= Passage =
════════════════
I don’t think that’s how to draw the distinction between acceptable and creepy forms of “emotional labor.” People seem to want smiles along with their sandwiches. Why is that desire illegitimate when it’s fine to prefer a sympathetic undertaker? We used to prefer the jolly grocer or miller to the grouchy one, and for similar reasons, we may like to shop at Pret more than McDonalds because of the smiles. In my view, the important question is the underlying power dynamic. If you own your own funeral home and you adopt a posture of sympathy toward your grieving clients, that’s both commendable behavior and good for business. If you’re a famous actor and you feign joy or love, that deserves applause. But if you work for a hospital, a nanny service, a pimp, or an upscale sandwich chain and you have to act cheerful to keep your job, that represents a loss of freedom.

I’ll end with the implications for education, although education is certainly not the only tool we can use to address the problems of 21st century work. Schools should not just teach people to be good employees; instead, they should develop those interpersonal skills that are both intrinsically worthy and valuable in the marketplace. Let employers figure out what to do if their workers have “bad attitudes.” The job of schools is to make people free, although in ways that are compatible with their earning a living. In other words, there is an overlap between what 21st century employers want and what good educators should teach, but their objectives are not identical.

See: Borghans, L., ter Weel, B., & Weinberg, B. A. “People people: Social capital and the labor-market outcomes of underrepresented groups (2006); Dorf, M.C. and Sabel, C.F. “A Constitution of Democratic Experimentalism,” Columbia Law Review, vol. 98, no. 2 (March 1998);  Hochschild, A.R., The Managed heart: Commercialization of Human Feeling, 20th anniversary edition (Berkeley: University of California Press, 2003).
════════════════
= Source data =
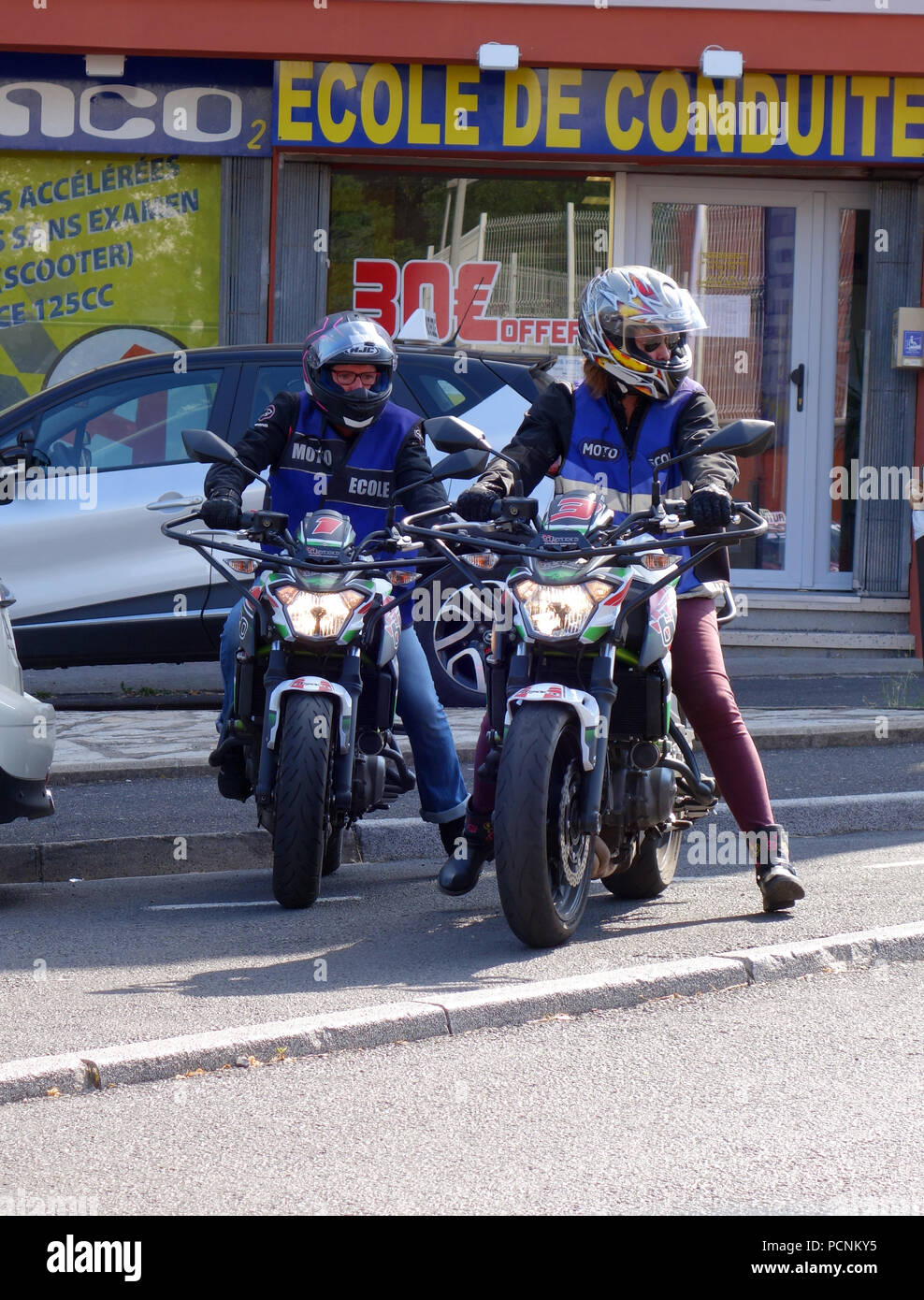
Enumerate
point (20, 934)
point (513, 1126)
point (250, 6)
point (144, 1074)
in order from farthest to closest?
point (250, 6) < point (20, 934) < point (144, 1074) < point (513, 1126)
════════════════
= Task directions =
Transcribe the passage on emotional labor and education from "See: Borghans, L., ter" up to and including "California Press, 2003).". Rely on the text by itself, without consulting the lines.

= Exercise output =
See: Borghans, L., ter Weel, B., & Weinberg, B. A. “People people: Social capital and the labor-market outcomes of underrepresented groups (2006); Dorf, M.C. and Sabel, C.F. “A Constitution of Democratic Experimentalism,” Columbia Law Review, vol. 98, no. 2 (March 1998);  Hochschild, A.R., The Managed heart: Commercialization of Human Feeling, 20th anniversary edition (Berkeley: University of California Press, 2003).